2x2x2 : 14.28, 10.97, (17.18), (8.38), 12.53. Average : 12.60

3x3x3 : (15.25), 17.28, 20.72, (25.00), 19.50. Average : 19.17

3x3x3 One Handed : 43.88, 38.59, (51.80), (35.55), 47.68. Average : 43.38

4x4x4 : (1:34.81), 1:32.19, 1:29.91, (1:24.36), 1:30.27. Average : 1:30.79

5x5x5 : 2:59.58, (2:28.34), 3:02.84, (3:09.93), 2:46.11. Average : 2:56.18

2x2x2 Blindfolded : 43.65, 47.84. Best : 43.65

3x3x3 Blindfolded : 2:14.52, 3:09.56. Best : 2:14.52

4x4x4 Blindfolded : DNF, DNF. Best : DNF

Square-1 : 1:05.27, 1:10.69, 1:29.25, (2:15.34), (1:01.40). Average : 1:15.07

PyraMinx : 24.40, 20.33, (10.18), (42.34), 14.86. Average : 19.86

Fewest Moves : x R B2 F2 R' U F2 B2 U R' F2 R' F' B2 L B' U2 L' U2 L U L F' L' F B' D' F' D B D' F D' R F B' D2 F' B R D2 R'. Nbr of moves : 41


----------



## Lofty (Sep 20, 2007)

Brian Loftus
2x2x2: (9.17) 12.13 14.24 15.23 (16.10) = 13.87
3x3x3: 30.97 (26.48) 31.07 26.68 (38.98) = 29.57
3x3x3 OH: (35.79) (30.03) 33.75 33.27 34.19 = 33.74
4x4x4: (2:20.94) 2:35.34 2:45.70 (2:55.34) 2:46.16 = 2:42.4
I hadn't really warmed up too much before this... but right before getting this 3x3x3 average I got a 17.56 my new pb... seems like it didn't mean I was warmed up...But I do not like how close my OH and regular solves are, they should have been closer.


----------



## AvGalen (Sep 20, 2007)

Good to see you found the forum Clément! I just posted your previous times.
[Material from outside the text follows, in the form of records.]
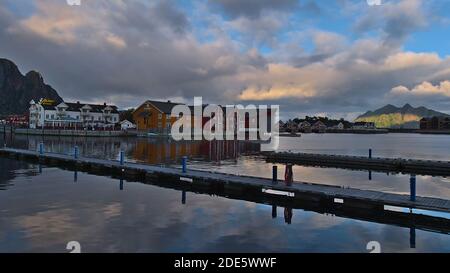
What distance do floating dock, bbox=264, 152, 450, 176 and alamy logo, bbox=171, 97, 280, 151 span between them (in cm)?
4929

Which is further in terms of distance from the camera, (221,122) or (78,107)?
(78,107)

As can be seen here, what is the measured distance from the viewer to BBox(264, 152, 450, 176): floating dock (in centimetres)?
3897

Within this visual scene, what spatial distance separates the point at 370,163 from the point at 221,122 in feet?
286

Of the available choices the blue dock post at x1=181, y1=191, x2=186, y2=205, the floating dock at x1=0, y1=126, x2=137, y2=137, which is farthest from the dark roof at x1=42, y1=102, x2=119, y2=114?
the blue dock post at x1=181, y1=191, x2=186, y2=205

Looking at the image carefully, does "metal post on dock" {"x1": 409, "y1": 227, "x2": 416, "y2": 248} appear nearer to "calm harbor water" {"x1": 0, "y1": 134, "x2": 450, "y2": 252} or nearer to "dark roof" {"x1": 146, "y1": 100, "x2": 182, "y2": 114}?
"calm harbor water" {"x1": 0, "y1": 134, "x2": 450, "y2": 252}

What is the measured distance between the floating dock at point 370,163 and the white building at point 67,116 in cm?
9231

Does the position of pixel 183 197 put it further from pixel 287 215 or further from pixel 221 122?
pixel 221 122

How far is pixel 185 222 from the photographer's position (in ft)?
56.4

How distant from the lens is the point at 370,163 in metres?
43.1

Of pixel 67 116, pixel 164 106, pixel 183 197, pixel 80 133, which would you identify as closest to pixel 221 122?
pixel 164 106

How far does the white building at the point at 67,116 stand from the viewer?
429 ft

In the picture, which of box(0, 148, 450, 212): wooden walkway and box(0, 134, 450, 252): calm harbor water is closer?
box(0, 134, 450, 252): calm harbor water

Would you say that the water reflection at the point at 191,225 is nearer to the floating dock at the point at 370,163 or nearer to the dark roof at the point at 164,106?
the floating dock at the point at 370,163
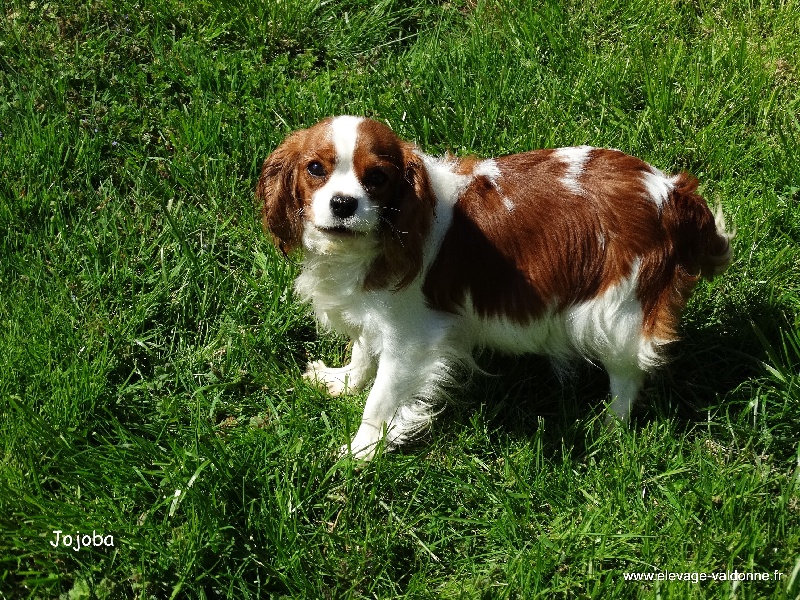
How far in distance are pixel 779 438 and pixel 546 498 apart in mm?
1066

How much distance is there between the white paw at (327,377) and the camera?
159 inches

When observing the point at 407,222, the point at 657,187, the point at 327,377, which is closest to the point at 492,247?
the point at 407,222

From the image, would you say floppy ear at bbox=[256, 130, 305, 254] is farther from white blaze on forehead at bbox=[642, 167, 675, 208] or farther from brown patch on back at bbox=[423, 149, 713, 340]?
white blaze on forehead at bbox=[642, 167, 675, 208]

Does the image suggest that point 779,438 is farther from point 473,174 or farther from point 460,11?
point 460,11

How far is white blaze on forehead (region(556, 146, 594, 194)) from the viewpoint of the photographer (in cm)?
338

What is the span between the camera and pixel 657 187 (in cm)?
335

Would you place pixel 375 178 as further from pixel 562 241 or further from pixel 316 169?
pixel 562 241

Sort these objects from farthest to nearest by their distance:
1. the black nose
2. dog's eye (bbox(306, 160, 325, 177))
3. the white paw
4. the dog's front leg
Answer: the white paw < the dog's front leg < dog's eye (bbox(306, 160, 325, 177)) < the black nose

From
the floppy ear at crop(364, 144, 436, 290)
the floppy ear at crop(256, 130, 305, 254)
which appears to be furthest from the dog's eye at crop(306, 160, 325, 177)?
the floppy ear at crop(364, 144, 436, 290)

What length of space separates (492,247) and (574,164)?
49 cm

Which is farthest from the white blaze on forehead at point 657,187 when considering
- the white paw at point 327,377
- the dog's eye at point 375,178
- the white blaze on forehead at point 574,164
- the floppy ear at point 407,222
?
the white paw at point 327,377

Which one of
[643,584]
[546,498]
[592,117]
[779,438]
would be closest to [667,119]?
[592,117]

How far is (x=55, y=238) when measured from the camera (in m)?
4.35

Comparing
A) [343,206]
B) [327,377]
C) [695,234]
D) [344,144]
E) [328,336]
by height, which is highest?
[344,144]
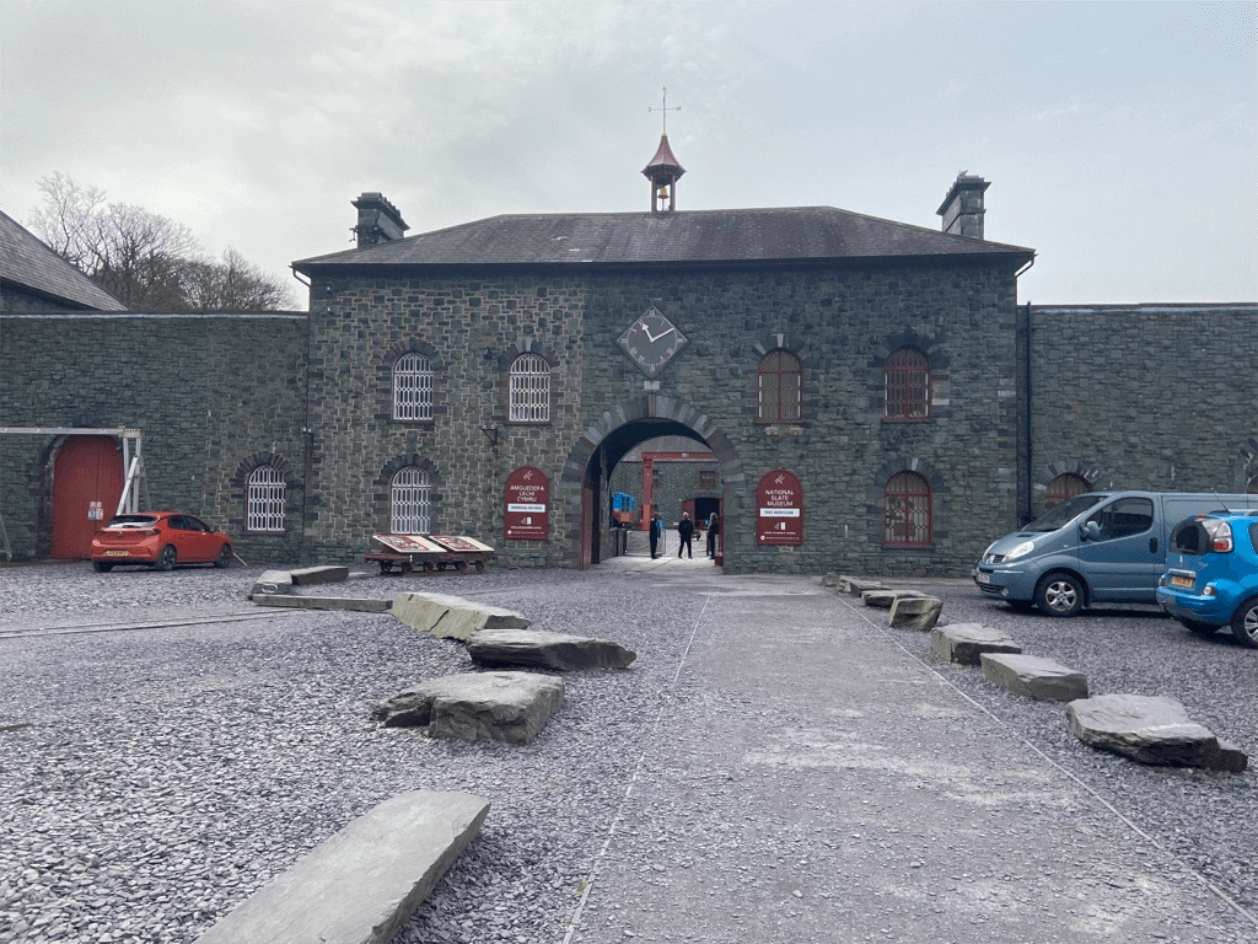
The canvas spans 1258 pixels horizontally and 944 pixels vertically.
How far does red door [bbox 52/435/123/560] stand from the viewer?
22781 mm

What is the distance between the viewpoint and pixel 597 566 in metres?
23.7

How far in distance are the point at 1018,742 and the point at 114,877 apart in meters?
4.60

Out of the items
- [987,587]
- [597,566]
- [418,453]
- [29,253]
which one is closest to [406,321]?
[418,453]

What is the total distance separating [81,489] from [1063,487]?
925 inches

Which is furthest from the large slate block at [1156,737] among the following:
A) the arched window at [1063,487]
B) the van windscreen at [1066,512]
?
the arched window at [1063,487]

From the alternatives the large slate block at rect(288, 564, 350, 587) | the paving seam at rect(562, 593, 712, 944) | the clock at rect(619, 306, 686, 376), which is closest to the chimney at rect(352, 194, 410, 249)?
the clock at rect(619, 306, 686, 376)

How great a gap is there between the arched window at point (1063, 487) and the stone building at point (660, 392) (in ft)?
0.21

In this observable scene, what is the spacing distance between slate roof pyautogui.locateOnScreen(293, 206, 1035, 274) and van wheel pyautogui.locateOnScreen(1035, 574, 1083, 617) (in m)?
10.0

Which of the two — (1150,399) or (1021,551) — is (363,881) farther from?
(1150,399)

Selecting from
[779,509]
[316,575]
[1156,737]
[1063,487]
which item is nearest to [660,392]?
[779,509]

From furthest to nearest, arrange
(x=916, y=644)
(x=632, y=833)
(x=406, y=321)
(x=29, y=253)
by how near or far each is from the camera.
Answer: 1. (x=29, y=253)
2. (x=406, y=321)
3. (x=916, y=644)
4. (x=632, y=833)

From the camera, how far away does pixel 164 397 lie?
22312 mm

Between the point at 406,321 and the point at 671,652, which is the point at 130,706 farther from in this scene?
the point at 406,321

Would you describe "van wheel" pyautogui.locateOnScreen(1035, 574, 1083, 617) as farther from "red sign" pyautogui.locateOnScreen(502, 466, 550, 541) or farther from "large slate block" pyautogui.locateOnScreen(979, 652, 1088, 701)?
"red sign" pyautogui.locateOnScreen(502, 466, 550, 541)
You got some nice times (4x4x4, 2x2x2_bf), but most of your times have been better. What happened?

Did you get close on the 4x4x4_bf?


----------



## clement (Sep 21, 2007)

I did not have time to practice the cubes before doing the competition, I used my 4x4 for the 2x2 (2x2_bfd was very difficult because of that), I used your 5x5  (5 stickers were off), and my pyraminx just sucks !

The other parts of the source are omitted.